• [Task goal]:
Continue the argument about declaring dollar accounts in the SALN from where it stops.

• [Document extract]:
============

For the SALN to fulfill its purpose, it is obvious that both peso and dollar assets must be declared: a corrupt politician who wants to hide ill-gotten wealth *could* and would use dollar accounts if these were indeed exempted from declaration.

I emphasized “could” because having undisclosed dollar accounts does not necessarily mean that a politician has ill-gotten wealth. It is possible for a politician to have undisclosed accounts — both peso and dollar — but still be clean (all their wealth is made honestly).

But the law is blind — it does not assume good intentions. That is, laws that are made to prevent crime do not make exceptions for the innocent — it applies equally to all.

Consider the following. It is illegal to board airplanes with explosives. This is because an explosive can be used to perform other illegal acts which is infinitely more harmful: taking the passengers hostage and potentially killing them all. Note that the bringing of explosives aboard the plane by itself is not harmful at all.

Hypothetically, a genius inventor could create a bomb that would avoid detection, take it on the plane, and fly to his lab in another country to continue development on his invention. Not a single passenger got hurt. But does that mean the inventor did not do anything illegal? No. He broke the law and deserves to be punished.

But he didn’t hurt anyone, right? Would it be better then if we modify the law so that passengers who promise to behave are allowed to board with bombs? Definitely not. Because the mere potential that a person *could* use the bomb for the more harmful act (detonation) is worth making the act of boarding with bombs illegal itself.

It becomes clear then why dollar accounts are not exempted by the SALN. In our analogy, dollar accounts are the undetectable bomb. And although having an undeclared account is by itself harmless, those who wrote the SALN law thought that non-declaration should be in itself an offense because it could be used to hide corruption.

============

Stored data entries
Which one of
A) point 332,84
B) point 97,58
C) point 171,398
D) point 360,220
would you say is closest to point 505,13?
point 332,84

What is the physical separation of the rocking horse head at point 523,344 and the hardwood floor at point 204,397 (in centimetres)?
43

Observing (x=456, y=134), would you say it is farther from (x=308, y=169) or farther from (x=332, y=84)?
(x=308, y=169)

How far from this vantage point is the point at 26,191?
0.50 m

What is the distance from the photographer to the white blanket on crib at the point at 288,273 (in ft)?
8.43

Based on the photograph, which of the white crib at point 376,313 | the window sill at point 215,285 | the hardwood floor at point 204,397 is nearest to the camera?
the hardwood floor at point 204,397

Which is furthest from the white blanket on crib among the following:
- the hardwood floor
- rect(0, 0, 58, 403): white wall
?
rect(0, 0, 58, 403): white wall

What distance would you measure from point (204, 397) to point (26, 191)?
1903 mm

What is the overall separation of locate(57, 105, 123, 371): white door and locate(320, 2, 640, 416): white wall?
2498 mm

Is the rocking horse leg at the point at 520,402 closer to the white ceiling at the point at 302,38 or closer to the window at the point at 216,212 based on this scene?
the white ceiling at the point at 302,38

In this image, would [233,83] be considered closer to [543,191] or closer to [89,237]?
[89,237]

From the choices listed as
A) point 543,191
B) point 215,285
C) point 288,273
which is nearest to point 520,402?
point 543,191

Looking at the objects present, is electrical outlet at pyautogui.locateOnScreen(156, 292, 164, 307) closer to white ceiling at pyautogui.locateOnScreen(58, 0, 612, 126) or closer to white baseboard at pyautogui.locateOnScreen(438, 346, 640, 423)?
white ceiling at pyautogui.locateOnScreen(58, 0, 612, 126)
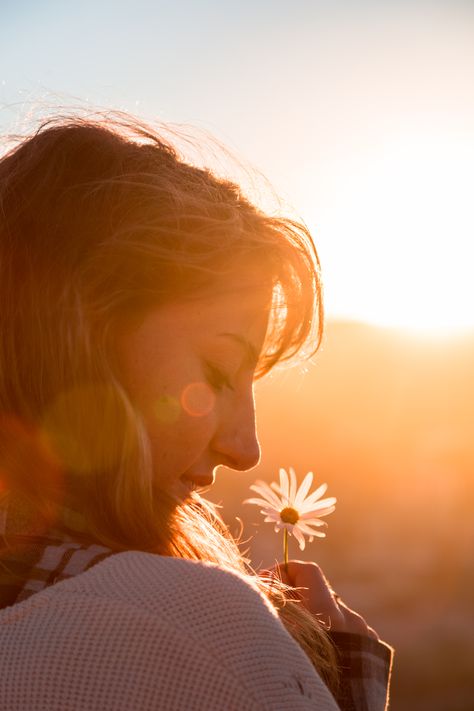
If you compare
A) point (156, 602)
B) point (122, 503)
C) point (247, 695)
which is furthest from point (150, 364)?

============

• [Response to the task]:
As far as the prosecution is concerned, the legality of how Corona accumulated his wealth is no longer the issue. What’s at stake is whether he violated the spirit of the SALN. And I agree with the prosecution that of this he is guilty.

The most common argument used by Corona’s supporters is that he’s not the only one at fault. The Philippine Center for Investigative Journalism has found that President Noynoy and several cabinet members are potentially guilty of violating the SALN. But even if it is a common violation, it is still a violation, and every one of them who can be proven guilty should also receive the proper punishment.

This, however, does not mean they should all be punished at the same time. It’s Corona’s case that’s being heard, and it’s him that we should focus on. Punishing him for violating the SALN does not mean we can no longer go after other violators. On the contrary, punishing Corona will set a precedent that will be applied to all the other violators. If the senator-judges ignore the spirit of the SALN and acquit Corona, it will mean that Corona’s hypocritical critics are innocent as well.

I don’t think anyone is against fighting corruption. The intent of those who are defending Corona because of the hypocrisy of his accusers — and those who were asking other Congressmen to sign the conditional waiver — is a noble one. But it is misguided and fallacious (for starters see the tu quoque and perfect solution fallacies).

Let’s convict Corona first, send the message that we won’t accept circumvention of the law, and then go after all other public servants who may (or may not) be hiding ill-gotten wealth in illegally undisclosed accounts.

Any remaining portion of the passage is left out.